■ **CONSIGNES**:
#1 Résume en deux phrases l'article sur l'univers d'Ariel Slamet Ries.
#2 Poursuis l'article consacré à Ariel Slamet Ries à partir de sa dernière phrase.

■ **EXTRAIT DU DOCUMENT**:

***

Un fantastique singulier qui s’écrit au pluriel : découvrez l’univers d’Ariel Slamet Ries

Double sortie pour l’artiste Ariel Slamet Ries, originaire d’Australie, dont les éditeurs Kinaye & Akileos publient Cry Wolf Girl et Witchy en ce début d’année avant de déjà annoncer le prochain, façon blockbuster. Coup de cœur pour ces deux premiers titres qui révèlent un nouveau talent à suivre.

Deux titres ado-adultes qui frappent fort, dans les thèmes abordés, dans la manière de revisiter la manière d’écrire la fantasy ou les contes, et qui se démarquent par la virtuosité de la palette numérique d’Ariel Slamet Ries.

Les deux titres ont été distingués par des prix aux Ignatz award en 2019 et 2020 et l’artiste originaire de Melbourne s’est lancé.e dans un gros projet, Strange Bedfellows, une romance SF dont on peut admirer quelques pages en ligne ici.

Mais commençons par les deux sorties qui méritent toute votre attention pour vos prochaines virées en libraire. 

Cry Wolf Girl 

Cry Wolf Girl est un récit court d’une quarantaine de pages —complété dans l’édition française d’un cahier bonus— qui revisite de manière contemporaine, la fable d’Ésope L’Enfant qui criait au loup

Dans un village rural d’Asie du Sud-Est, Dawa, une jeune fille orpheline alerte régulièrement la communauté de l’arrivée des loups, en vain. Pourtant, contrairement à la fable d’Ésope, Dawa ressent vraiment des choses, se sent menacée, voit des ombres. Ses proches, eux ne l’a croient plus, l’isole et la fable vire à une réflexion futée sur le traumatisme, la méfiance, l’isolement face à l’incrédulité. Croire la parole des femmes, celle des enfants, à une époque où les violences sexuelles et psychologiques sont encore si présentes et tabous, voilà le sous-texte de ce conte pas si classique.

***

■ **DONNÉES EXTRAITES**:
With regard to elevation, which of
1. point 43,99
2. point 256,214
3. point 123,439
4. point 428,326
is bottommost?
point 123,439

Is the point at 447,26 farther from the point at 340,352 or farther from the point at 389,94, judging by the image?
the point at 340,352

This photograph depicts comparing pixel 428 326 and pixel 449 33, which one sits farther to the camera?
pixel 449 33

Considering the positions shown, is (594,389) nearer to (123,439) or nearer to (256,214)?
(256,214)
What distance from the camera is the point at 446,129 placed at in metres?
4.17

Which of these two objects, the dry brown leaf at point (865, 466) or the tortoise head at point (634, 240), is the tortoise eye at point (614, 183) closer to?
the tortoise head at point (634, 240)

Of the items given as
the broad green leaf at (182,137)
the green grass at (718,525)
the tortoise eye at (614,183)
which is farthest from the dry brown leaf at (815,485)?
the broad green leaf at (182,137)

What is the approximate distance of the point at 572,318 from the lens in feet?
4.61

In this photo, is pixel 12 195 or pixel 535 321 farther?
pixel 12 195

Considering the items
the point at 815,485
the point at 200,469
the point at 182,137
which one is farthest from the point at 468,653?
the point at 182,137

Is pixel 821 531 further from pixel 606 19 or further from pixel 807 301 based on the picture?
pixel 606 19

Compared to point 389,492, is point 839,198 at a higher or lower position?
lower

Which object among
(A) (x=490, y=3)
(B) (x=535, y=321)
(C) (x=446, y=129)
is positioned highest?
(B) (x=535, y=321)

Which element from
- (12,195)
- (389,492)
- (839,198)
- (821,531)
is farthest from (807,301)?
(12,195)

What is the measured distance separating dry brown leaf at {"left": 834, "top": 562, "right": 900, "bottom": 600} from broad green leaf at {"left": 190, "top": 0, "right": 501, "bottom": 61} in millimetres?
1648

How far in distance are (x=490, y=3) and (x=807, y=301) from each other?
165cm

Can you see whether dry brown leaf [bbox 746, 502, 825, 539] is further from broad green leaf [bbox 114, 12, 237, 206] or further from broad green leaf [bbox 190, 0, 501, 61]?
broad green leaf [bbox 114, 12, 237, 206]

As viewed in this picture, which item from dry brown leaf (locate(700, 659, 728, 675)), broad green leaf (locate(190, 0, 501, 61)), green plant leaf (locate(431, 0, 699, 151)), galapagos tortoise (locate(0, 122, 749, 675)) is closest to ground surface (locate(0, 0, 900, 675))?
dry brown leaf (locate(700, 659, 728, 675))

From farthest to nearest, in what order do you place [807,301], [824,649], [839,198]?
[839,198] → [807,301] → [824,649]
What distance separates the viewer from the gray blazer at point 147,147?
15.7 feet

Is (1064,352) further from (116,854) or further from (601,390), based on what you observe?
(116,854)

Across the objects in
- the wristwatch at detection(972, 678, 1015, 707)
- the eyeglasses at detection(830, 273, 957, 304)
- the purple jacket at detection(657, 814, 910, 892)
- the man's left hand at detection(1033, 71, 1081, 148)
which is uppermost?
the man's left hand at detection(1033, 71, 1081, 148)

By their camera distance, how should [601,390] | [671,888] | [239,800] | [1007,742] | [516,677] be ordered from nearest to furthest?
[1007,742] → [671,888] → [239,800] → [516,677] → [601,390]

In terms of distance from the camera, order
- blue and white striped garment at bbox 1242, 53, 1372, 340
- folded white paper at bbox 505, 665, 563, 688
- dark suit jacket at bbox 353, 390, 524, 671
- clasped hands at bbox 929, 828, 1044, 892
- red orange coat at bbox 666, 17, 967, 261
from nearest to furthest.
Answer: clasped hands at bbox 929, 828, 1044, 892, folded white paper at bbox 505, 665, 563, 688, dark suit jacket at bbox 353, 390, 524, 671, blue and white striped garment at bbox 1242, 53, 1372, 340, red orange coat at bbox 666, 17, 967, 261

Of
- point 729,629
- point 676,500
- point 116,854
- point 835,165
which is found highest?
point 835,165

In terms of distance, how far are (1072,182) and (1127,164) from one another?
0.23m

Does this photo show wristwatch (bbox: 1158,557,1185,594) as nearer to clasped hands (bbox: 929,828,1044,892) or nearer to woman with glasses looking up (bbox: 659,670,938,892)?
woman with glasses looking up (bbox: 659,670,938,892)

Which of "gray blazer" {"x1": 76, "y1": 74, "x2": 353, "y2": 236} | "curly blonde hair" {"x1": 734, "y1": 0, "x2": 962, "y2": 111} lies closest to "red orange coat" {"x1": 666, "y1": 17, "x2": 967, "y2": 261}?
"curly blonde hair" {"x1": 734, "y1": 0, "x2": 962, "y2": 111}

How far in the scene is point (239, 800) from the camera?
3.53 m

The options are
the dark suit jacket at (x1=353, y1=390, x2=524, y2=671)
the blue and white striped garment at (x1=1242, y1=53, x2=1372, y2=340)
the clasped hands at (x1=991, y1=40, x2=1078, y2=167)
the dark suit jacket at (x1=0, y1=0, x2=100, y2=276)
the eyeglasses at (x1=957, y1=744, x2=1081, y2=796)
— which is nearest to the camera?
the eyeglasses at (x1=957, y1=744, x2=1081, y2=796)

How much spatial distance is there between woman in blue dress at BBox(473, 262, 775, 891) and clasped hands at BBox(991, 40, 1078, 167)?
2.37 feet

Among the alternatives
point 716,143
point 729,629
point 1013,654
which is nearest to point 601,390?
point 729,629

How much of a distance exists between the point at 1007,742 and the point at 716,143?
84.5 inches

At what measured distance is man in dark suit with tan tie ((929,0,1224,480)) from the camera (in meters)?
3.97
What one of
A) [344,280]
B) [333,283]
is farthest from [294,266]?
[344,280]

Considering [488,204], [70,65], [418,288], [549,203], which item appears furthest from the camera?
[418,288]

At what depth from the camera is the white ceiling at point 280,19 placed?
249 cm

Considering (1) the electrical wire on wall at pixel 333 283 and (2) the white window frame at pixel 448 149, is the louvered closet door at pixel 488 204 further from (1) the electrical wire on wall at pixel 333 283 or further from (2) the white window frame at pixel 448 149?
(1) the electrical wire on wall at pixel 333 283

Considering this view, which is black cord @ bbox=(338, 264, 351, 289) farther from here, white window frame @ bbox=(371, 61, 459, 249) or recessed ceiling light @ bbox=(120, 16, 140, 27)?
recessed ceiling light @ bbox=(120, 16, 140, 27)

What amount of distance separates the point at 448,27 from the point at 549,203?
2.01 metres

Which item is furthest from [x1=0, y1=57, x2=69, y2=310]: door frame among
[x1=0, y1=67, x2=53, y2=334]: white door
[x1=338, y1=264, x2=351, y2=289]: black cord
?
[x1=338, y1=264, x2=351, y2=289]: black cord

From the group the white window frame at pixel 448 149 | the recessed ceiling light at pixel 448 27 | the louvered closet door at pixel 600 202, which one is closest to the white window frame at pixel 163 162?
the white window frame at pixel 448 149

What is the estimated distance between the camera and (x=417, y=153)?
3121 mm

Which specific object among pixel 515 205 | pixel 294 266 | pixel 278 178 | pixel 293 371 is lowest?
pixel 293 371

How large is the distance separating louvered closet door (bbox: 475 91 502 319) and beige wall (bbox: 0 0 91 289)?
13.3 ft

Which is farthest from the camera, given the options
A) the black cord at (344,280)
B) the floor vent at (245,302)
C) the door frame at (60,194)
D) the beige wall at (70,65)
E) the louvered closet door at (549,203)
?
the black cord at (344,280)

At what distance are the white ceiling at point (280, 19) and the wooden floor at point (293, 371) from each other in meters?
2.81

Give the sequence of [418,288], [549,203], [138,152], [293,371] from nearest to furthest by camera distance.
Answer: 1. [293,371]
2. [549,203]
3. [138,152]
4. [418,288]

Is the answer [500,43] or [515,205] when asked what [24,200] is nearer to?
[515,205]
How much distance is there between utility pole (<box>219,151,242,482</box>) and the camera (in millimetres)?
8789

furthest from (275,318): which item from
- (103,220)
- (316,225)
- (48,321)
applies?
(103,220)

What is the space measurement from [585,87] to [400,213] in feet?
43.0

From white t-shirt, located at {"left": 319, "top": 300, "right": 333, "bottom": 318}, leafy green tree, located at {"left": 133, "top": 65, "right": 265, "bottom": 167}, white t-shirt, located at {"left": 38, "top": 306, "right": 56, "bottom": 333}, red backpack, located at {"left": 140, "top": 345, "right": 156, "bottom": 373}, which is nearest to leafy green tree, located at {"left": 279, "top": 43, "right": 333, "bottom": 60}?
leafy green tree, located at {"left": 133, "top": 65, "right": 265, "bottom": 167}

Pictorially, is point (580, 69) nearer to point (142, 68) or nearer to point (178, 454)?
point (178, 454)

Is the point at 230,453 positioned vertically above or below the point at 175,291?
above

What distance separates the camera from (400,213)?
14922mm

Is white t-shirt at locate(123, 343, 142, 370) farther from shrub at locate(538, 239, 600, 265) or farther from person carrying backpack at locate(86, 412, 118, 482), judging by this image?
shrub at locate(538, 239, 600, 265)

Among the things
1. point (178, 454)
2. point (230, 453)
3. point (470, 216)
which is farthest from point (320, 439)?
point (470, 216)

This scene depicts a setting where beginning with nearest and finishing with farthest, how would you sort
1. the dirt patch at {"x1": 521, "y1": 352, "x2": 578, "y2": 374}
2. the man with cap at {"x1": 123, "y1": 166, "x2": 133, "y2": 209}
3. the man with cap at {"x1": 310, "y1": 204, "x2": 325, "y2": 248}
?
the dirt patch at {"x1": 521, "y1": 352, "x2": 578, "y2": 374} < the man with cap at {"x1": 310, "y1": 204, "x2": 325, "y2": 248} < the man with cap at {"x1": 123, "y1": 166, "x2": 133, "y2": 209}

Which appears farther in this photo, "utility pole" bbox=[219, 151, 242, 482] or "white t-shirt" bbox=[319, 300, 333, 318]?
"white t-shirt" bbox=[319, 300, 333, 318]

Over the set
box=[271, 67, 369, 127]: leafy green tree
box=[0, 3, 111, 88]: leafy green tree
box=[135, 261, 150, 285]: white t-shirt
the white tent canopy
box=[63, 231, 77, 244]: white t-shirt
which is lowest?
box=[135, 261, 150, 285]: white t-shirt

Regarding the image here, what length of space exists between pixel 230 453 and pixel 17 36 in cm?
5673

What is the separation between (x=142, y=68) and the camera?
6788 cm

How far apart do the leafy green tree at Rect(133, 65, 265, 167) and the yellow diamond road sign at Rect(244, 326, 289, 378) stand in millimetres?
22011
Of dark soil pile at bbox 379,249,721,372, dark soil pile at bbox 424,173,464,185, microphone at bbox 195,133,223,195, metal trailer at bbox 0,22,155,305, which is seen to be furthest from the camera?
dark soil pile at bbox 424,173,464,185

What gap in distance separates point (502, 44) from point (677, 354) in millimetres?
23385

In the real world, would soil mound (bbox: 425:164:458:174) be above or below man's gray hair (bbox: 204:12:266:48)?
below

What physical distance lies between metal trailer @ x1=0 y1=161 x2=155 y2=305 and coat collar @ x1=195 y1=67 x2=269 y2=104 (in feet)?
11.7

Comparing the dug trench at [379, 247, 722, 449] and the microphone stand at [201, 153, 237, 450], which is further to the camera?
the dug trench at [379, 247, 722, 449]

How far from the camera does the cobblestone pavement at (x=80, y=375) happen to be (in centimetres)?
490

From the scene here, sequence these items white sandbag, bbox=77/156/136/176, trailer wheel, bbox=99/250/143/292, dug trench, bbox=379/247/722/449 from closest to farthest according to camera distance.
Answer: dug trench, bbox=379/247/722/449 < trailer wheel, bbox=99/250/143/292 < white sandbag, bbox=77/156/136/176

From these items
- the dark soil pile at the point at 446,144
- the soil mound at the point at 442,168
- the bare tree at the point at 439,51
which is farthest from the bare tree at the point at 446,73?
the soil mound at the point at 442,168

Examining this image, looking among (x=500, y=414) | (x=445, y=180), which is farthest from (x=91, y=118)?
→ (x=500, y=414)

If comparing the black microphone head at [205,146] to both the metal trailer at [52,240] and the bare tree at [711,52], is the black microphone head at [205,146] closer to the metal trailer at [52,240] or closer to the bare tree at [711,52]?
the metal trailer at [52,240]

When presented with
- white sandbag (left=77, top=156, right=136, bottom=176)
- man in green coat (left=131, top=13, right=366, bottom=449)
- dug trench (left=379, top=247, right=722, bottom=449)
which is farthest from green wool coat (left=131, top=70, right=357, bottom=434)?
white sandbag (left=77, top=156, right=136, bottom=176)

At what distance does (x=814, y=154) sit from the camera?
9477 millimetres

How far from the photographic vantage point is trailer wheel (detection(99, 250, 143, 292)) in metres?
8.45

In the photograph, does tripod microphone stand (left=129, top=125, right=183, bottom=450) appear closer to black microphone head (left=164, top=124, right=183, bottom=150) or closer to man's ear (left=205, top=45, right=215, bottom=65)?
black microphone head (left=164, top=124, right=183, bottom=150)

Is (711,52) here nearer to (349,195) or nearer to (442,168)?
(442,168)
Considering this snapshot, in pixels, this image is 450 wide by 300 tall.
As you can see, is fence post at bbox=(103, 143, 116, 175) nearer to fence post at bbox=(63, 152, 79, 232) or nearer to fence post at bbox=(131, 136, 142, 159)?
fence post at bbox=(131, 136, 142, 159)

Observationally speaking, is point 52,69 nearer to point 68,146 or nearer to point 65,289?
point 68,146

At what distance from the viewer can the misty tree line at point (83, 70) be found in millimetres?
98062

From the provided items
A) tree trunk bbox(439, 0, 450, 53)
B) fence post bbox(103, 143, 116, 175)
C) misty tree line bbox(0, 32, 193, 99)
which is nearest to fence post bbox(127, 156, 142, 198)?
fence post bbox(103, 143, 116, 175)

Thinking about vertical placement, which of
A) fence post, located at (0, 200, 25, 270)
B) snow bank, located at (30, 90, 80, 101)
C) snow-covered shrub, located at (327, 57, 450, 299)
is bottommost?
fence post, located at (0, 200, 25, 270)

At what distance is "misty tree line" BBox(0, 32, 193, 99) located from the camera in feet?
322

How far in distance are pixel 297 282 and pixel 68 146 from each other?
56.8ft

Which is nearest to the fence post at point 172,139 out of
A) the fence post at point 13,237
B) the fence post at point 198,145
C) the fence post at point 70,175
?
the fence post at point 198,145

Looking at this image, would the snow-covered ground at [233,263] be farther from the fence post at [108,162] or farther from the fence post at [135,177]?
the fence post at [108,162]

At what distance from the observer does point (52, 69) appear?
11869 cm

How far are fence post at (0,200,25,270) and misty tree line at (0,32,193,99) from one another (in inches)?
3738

***

■ **EXERCICES CORRIGÉS**:
#1 Les éditeurs Kinaye & Akileos publient en ce début d'année Cry Wolf Girl et Witchy, deux titres d'Ariel Slamet Ries, artiste originaire de Melbourne, récompensés aux Ignatz award en 2019 et 2020 et remarqués pour leur palette numérique virtuose. Cry Wolf Girl revisite la fable d'Ésope L'Enfant qui criait au loup à travers Dawa, une orpheline d'un village rural d'Asie du Sud-Est que ses proches ne croient plus, pour réfléchir au traumatisme, à l'isolement et à la parole des femmes et des enfants.

#2
Assez virtuose graphiquement, cet album utilise le dessin, la couleur et la mise en page pour créer des effets narratifs qui viennent appuyer le propos de l’auteurice. Iel utilise des jeux de noirs & blancs qui rappellent les gravures ou de couleurs très fortes, des inserts qui viennent briser l’équilibre de la page, des cadrages bancals, des pages déconstruites… 

Les planches ont été pensées pour mettre en lumière les émotions des personnages et le trouble qu’on peut partager un instant. Pour compléter ce dispositif, Ariel Slamet Ries a construit son histoire comme un puzzle narratif avec des passages libres d’interprétation. À chacun.ne. de tirer ses conclusions à travers ces thématiques développées par l’histoire et ses jeux graphiques. 

À l’instar de son incroyable couverture, toute la symbolique du loup et de la menace est très efficace et la touffe de poil qui sert de fil rouge en donne une clef de lecture intéressante pour un album qui mérite plusieurs relectures. 

Witchy 

Première partie d’une grande saga de fantasy, ce titre est le webcomic qui a révélé son auteurice sur la scène internationale. Dans un monde médiéval fantastique, des sorcières guerrières sont enrôlées de forces pour leurs capacités naturelles à manipuler la magie. Une 

particularité dure à cacher, car déterminée par la longueur de sa chevelure, mais qui pose problème : si vous êtes trop puissant.e vous serez considéré comme un danger potentiel et éliminé. 

Et c’est le point de départ de l’histoire de Nyneve qui, elle, fait tout pour ne pas être enrôlée malgré ses capacités depuis la mort de son père, exécuté par la garde parce que potentiellement trop dangereux. Bien entourée par ses ami.e.s, Nyneve, va batailler pour trouver sa voie, dans un monde pas si utopique une fois le vernis magique tombé. 

En partant d’une discrimination sur la longueur de leurs cheveux au lieu d’autres critères, comme l’origine, le sexe, le handicape ou la sexualité, Ariel Slamet Ries propose une fantasy diversifiée, queer et qui échappe aux codes habituels du genre. On peut y voir une proximité avec l’écriture d’Ursula K. Le Guin qui allait chercher d’autres codes, d’autres idées pour s’émanciper des tropes de la littérature fantastique anglo-saxonne.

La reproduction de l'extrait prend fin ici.